- Texte extrait:
* * * * * * *

Malgré le fait qu'un deuil normal dure en moyenne deux ans, la société n'accorde généralement que deux semaines pour exprimer son chagrin. Après ce délai, la peur de voir la personne endeuillée sombrer dans une dépression, ou encore se complaire dans sa souffrance, incite l'entourage immédiat à intervenir de façon à accélérer le processus du deuil.
Ainsi, il n'est pas rare de voir des personnes, pourtant bien intentionnées au départ, causer plus de mal que de bien dans leur désir d'aider. Une dame me racontait qu'à la mort de son mari, un ami s'était présenté au salon funéraire pour lui offrir ses condoléances. Dans le but de la réconforter, il lui avait dit que sa beauté ferait en sorte qu'elle n'aurait aucune difficulté à se remarier... L'homme en question voulait sans doute détendre l'atmosphère. Peut-être aussi que la souffrance de son amie lui était insupportable.
Il est donc très important de connaître quelques principes de base quand vous offrez votre soutien.
L'importance des émotions
Lorsque vous voulez aider une personne endeuillée, sachez d'abord que faire le deuil d'un proche demande du temps et qu'il n'existe aucun raccourci bénéfique pour éviter la souffrance provoquée par la perte d'un être cher. Cependant, il y a des attitudes aidantes qui permettent de mieux traverser l'épreuve. Si vous croyez qu'être « fort » consiste à refouler ses émotions, vous êtes déjà sur la mauvaise voie car, tôt ou tard, la souffrance trouvera son chemin. Soit elle se manifestera de façon amplifiée lors d'une épreuve ultérieure, soit elle fera des dommages plus sournois sur l'état de santé de la personne concernée. Alors, aussi bien encourager l'expression des émotions, même si parfois il vous arrive d'avoir l'impression que le deuil ne se fait pas. Néanmoins, si vous constatez que la personne endeuillée n'arrive pas à surmonter l'épreuve malgré le support de son entourage, peut-être serait-il sage alors de l'inciter à s'inscrire à un groupe d'entraide pour personnes endeuillées, ou encore à consulter un professionnel de la santé. Celui qui fait cette démarche ne doit surtout pas en avoir honte. Au contraire, demander de l'aide démontre une grande maturité, celle de reconnaître que l'on est dépassé.

* * * * * * *

- Données fournies:
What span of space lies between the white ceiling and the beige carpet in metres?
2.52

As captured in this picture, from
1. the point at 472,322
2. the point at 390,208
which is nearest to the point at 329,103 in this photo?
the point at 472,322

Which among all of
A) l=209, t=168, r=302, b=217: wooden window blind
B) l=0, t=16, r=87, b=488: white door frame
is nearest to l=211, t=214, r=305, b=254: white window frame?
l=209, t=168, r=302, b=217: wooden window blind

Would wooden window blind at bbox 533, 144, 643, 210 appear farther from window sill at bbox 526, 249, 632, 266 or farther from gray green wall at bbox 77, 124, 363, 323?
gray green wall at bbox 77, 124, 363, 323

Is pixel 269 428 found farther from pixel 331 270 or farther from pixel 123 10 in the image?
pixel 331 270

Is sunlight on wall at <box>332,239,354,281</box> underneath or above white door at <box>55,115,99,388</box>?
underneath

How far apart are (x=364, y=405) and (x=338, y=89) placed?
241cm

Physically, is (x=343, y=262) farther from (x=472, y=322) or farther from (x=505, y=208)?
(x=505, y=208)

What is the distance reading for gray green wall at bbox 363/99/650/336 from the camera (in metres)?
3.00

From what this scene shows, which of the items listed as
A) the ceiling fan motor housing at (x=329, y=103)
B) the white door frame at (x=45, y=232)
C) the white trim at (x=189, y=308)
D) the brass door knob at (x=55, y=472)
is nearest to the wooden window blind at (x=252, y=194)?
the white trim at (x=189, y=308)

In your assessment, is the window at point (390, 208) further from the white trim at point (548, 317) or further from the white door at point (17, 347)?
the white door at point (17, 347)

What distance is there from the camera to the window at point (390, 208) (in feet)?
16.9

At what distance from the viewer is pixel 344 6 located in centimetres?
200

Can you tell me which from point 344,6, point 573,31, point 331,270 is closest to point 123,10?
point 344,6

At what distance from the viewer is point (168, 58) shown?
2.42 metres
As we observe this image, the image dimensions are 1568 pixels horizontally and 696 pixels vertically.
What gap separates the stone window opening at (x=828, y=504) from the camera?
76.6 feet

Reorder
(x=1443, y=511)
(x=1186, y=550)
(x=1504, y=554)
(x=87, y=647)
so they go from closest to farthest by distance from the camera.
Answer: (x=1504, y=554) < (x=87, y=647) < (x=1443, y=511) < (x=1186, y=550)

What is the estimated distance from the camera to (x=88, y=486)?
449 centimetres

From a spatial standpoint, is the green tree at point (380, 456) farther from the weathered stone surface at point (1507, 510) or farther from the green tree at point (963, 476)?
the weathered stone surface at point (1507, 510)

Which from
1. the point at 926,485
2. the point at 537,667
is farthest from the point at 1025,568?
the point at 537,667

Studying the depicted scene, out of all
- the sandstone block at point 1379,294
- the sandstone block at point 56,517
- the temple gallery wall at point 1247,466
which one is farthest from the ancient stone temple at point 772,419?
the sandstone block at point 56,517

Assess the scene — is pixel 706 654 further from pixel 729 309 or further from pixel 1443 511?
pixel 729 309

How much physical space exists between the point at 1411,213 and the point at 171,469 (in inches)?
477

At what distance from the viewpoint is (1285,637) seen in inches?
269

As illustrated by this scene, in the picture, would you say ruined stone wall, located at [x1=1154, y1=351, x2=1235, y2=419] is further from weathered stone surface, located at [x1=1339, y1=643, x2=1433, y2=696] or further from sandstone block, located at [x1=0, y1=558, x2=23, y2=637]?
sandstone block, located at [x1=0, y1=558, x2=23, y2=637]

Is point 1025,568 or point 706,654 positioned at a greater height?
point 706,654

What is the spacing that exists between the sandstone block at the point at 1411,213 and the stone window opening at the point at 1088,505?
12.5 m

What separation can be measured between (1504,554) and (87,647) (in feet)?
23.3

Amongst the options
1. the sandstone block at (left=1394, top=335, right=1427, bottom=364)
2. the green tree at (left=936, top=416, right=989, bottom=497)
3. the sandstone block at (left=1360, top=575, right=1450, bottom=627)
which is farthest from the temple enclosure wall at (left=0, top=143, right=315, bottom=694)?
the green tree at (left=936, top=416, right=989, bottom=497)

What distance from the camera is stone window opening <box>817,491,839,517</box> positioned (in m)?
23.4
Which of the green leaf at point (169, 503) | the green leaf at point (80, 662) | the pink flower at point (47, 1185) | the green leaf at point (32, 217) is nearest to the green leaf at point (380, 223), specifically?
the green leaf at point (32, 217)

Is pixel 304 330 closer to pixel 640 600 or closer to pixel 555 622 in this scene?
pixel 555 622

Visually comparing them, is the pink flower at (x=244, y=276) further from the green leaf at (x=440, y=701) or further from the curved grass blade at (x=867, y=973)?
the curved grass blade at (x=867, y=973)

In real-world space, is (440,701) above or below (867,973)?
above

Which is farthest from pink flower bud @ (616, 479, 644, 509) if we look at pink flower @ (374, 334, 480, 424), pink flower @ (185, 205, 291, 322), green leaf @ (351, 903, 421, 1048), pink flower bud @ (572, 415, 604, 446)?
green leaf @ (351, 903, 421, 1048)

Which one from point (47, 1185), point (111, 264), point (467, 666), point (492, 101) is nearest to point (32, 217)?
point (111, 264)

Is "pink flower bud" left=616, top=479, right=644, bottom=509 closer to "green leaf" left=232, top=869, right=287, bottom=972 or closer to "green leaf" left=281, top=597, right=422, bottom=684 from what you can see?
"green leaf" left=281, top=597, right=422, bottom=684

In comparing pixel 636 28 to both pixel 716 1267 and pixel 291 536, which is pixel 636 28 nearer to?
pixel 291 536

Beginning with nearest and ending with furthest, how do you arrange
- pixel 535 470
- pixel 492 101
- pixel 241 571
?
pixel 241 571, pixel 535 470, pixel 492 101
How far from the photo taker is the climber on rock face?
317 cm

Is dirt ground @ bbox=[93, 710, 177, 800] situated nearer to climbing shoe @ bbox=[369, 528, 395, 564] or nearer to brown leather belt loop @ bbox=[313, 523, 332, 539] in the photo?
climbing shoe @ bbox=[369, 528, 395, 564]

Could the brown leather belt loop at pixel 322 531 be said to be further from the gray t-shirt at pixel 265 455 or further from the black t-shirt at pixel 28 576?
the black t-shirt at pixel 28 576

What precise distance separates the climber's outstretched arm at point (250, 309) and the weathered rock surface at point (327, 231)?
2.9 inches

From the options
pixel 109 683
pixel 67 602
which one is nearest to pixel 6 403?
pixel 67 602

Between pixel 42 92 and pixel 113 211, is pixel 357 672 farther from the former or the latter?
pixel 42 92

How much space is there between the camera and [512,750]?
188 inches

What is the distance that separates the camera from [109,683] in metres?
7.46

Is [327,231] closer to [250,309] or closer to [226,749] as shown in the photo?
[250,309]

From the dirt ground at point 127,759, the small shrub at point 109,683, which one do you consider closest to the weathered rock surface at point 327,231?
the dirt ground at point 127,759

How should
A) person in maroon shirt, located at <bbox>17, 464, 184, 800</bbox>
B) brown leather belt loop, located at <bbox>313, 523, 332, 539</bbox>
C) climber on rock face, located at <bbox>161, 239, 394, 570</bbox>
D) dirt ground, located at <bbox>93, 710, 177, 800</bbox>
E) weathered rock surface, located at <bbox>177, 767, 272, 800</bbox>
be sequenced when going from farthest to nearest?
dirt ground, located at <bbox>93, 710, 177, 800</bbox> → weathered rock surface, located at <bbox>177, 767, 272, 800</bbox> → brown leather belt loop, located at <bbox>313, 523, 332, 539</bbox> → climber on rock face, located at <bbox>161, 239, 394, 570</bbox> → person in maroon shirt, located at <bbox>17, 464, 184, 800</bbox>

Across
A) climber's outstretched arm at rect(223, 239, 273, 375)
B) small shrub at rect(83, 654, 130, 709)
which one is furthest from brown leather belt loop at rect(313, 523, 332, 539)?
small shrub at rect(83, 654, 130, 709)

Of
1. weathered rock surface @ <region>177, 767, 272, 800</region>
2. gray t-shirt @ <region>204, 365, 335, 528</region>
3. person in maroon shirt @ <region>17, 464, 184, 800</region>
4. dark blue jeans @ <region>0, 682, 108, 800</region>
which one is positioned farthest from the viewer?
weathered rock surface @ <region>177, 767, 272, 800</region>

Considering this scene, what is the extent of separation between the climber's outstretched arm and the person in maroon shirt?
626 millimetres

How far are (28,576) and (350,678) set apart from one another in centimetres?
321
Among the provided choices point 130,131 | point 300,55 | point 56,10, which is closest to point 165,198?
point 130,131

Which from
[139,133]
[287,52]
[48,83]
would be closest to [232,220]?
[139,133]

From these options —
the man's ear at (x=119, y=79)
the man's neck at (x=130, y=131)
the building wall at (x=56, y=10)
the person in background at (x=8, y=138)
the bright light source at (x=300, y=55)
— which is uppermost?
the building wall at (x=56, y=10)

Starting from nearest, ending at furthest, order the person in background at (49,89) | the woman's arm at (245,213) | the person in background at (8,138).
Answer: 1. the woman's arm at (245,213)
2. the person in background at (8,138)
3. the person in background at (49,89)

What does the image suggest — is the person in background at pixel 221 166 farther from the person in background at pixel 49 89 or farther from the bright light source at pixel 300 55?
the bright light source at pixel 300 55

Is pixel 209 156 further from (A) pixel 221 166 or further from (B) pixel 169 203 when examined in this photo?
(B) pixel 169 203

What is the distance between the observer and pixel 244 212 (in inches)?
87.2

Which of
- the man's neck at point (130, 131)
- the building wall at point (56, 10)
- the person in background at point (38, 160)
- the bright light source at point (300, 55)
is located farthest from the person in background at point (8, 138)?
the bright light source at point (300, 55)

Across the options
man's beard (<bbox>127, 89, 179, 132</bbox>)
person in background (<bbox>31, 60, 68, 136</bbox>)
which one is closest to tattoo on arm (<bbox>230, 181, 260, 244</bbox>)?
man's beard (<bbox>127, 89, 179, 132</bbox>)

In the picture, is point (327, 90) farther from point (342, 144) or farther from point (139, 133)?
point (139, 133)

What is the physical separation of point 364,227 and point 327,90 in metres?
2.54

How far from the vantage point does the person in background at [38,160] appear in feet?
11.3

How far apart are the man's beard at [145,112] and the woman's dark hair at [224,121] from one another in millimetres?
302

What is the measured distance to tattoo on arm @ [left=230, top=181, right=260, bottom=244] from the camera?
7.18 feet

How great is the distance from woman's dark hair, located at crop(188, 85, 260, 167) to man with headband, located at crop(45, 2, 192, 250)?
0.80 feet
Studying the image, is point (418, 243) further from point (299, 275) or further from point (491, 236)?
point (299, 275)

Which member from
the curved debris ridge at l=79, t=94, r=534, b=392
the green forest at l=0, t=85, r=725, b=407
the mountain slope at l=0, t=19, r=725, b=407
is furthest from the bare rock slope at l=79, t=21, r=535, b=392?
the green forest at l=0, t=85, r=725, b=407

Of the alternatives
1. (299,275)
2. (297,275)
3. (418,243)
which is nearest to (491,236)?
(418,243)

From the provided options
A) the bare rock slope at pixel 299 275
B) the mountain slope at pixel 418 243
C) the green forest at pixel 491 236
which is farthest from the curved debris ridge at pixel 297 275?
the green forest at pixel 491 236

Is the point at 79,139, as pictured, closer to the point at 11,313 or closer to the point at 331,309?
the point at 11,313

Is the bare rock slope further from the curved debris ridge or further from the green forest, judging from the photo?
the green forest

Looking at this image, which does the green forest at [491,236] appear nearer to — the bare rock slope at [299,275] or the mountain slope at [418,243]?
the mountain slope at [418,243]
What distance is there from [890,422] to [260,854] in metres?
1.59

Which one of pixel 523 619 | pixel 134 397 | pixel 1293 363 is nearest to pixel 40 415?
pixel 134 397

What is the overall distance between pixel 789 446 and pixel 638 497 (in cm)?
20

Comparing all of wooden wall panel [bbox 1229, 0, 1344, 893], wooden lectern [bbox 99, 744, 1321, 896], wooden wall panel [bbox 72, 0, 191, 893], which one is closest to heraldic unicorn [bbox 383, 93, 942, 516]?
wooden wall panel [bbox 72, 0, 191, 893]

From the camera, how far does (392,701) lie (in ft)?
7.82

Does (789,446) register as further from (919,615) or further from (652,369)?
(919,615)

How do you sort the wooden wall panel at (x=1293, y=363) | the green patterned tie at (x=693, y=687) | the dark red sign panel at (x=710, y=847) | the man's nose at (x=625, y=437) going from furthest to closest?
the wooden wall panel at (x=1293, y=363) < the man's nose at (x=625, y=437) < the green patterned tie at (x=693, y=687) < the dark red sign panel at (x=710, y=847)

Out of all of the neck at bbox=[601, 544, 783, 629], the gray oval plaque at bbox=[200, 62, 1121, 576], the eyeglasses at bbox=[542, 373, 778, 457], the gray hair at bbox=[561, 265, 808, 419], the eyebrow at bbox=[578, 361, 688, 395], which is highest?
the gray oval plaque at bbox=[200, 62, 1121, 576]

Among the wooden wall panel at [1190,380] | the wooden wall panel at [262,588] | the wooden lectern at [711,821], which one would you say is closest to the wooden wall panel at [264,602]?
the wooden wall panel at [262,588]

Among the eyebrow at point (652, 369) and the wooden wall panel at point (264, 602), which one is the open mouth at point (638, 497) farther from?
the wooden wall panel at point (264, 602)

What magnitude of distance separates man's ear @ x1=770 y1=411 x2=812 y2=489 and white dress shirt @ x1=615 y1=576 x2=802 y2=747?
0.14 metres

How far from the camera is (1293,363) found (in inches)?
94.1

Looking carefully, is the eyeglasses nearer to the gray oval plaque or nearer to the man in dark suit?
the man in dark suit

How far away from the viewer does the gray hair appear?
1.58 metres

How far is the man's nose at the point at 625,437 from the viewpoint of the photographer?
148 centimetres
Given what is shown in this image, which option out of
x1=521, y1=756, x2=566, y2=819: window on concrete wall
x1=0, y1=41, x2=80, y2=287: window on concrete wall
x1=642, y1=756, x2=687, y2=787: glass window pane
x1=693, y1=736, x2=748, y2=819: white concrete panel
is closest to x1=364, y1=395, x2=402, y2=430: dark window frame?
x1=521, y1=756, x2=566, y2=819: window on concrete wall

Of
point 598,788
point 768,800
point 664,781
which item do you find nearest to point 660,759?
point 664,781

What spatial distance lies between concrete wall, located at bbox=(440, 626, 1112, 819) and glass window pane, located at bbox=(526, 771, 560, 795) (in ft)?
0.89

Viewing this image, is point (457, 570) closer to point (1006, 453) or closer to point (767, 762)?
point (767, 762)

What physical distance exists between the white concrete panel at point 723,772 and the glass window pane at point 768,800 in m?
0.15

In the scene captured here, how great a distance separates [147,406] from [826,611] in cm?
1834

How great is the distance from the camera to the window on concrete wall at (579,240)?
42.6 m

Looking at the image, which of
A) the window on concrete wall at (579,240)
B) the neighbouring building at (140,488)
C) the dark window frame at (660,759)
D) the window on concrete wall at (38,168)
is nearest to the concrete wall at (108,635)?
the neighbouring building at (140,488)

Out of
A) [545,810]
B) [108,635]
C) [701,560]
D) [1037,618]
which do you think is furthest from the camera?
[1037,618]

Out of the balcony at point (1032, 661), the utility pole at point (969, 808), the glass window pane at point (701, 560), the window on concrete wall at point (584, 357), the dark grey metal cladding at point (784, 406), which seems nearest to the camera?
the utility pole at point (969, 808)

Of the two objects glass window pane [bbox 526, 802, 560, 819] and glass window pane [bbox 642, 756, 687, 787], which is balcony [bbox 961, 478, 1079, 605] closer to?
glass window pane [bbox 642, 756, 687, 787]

* * * * * * *

- Problème posé 1: Selon le texte sur le deuil, combien de temps dure en moyenne un deuil normal ?
- Problème posé 2: Reprenez le texte sur le deuil juste après sa dernière phrase et poursuivez-le.
Les items forment un matériau distinct du texte sur le deuil.

- Réponse produite 1: Un deuil normal dure en moyenne deux ans.

- Réponse produite 2:
La disponibilité et l'écoute
Le travail de deuil demande beaucoup d'énergie. C'est une période de manque d'appétit, de sommeil perturbé et de larmes. Chaque jour devient un fardeau et les tâches normales de la vie se font lourdes à porter. Le chagrin prend déjà toutes nos forces et il ne reste plus rien pour le reste. Alors si vous le pouvez, soyez disponible lorsque tous les autres auront quitté le navire après les deux premières semaines accordées. Offrez de votre temps pour aider dans les tâches ménagères ou pour la préparation des repas. Ou encore, prenez les enfants avec vous quelques jours afin de donner un peu de répit aux parents... et aux enfants, qui souffrent aussi.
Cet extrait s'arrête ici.